TPRS/CI is a reciprocal and participatory activity. We do not deliver instructional services from a pulpit. We interact with the kids. Blaine reminds us to listen for cute answers from the kids. Do we do that, or do we just say we do?
We must be honest with ourselves. Is there any room in our internal teaching dialogue for an open heart as well as an open mind? It’s a personal thing that we each have to answer for ourselves. Can we actually hear what our students are really trying to share with us? Or do we merely feign this openness, casting our internal teaching gaze on our lesson plans and the structures that we want to “cover” that day?
Teaching, really, is a function of the heart. We must make room in our classes for the heart quality, not just the mind. We must “bring it” to every class we teach, consciously, in spite of our lesson plans, in spite of our fears to loosen up a little and have fun.
It is our minds that make the language comprehensible to our kids, but it is our hearts that makes it meaningful to them. When we participate fully on a heart level as well as on a mind level with them, then they interact with us, and thus with the language, on a much more direct intellectual and emotional/affective) level. That leads to big gains.
Imagine any professional singer, in her job, just singing the words, without putting her heart into it. Would she reach her audience? Would her audience want to listen to her singing? Is it not the same for us?*
If we don’t give ourselves fully over to the hard work of opening our hearts as well as our minds in our classes, how will we ever know if TPRS can work for us? Many reasons have been given as to why TPRS doesn’t work for a lot of teachers. This is one we can add to the list – teachers aren’t comfortable opening up their hearts to the kids.
The childish reaction to TPRS is to say that it doesn’t work. But we are not children. We are adults, and we know the power we have to impact change in our classrooms. But in order to make these changes, we must surrender our embedded biases about teaching, and about relaxing.
Many younger teachers are entered the profession now – look at them. The privileges of youth allow them to enter carrying less baggage, and many of their hearts are really open. Let us give them a reason to keep their hearts open for as long as they care to teach. Let us give them this wonderful narrative approach to teaching that Dr. Krashen puts at the top of the list of all options in language teaching. If we don’t, how will they ever know what true teaching is?

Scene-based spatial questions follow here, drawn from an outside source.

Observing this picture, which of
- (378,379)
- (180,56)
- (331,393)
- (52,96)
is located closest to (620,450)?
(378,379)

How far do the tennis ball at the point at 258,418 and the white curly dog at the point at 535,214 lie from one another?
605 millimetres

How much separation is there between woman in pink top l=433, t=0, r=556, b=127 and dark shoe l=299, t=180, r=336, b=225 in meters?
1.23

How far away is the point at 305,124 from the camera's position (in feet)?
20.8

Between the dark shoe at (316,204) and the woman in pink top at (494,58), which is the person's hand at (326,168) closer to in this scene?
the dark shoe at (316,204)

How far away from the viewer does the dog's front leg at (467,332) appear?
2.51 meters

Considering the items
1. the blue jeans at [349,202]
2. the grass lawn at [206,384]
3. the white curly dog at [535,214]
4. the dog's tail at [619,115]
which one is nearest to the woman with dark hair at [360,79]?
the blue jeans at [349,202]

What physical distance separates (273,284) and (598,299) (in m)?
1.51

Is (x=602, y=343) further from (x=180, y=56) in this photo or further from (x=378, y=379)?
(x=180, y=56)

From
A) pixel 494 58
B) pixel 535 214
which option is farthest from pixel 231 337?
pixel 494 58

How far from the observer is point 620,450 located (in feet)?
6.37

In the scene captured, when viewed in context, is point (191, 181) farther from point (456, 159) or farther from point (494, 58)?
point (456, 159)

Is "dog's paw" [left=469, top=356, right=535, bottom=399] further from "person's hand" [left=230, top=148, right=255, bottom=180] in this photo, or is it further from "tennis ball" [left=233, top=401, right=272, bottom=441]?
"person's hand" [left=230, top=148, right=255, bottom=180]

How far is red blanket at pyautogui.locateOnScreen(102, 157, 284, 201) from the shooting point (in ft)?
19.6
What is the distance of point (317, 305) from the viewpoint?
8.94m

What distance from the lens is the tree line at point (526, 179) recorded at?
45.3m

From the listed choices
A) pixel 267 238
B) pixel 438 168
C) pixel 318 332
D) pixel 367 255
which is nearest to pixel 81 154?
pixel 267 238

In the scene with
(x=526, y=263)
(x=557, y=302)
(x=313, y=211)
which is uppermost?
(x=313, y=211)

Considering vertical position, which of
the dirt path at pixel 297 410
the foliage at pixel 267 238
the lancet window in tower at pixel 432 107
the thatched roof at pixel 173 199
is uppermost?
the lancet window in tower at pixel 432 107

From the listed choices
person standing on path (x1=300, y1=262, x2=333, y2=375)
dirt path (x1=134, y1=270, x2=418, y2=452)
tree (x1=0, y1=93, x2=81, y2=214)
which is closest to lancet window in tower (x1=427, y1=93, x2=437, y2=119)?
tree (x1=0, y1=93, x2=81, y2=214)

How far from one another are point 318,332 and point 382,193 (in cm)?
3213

*I used to back up a musician on violin. Once we played a concert in Kiawah Island, SC. After one song Glen (Fox) wanted to introduce me to the crowd. He asked me to take a bow. My bow sucked, I wasn’t feelin’ it. I was nervous. Glen turned to the crowd and said, “Hey, Ben is working on his bows tonite. Can we have another round of applause just for him?” Then he looked at me and his intense look referred to something he had said to me earlier that day, where he told me that the audience wanted to be recognized by the performer and how in bowing to the audience the performer should figuratively take his hands into his chest and literally pull his heart open to them. He looked at me and made that motion and I had to do it. It was horrible. I didn’t mean it. I preferred being scared. My smile was so fake. But I got the message and it has stayed with me ever since. If we for once think that we shouldn’t figuratively reach into our chests and open up our hearts to our kids every day, we might as well go back to the old way of teaching, the Mitch McConnell way, if you will, and get ready to lose our jobs just like everybody else who doesn’t embrace comprehension based instruction.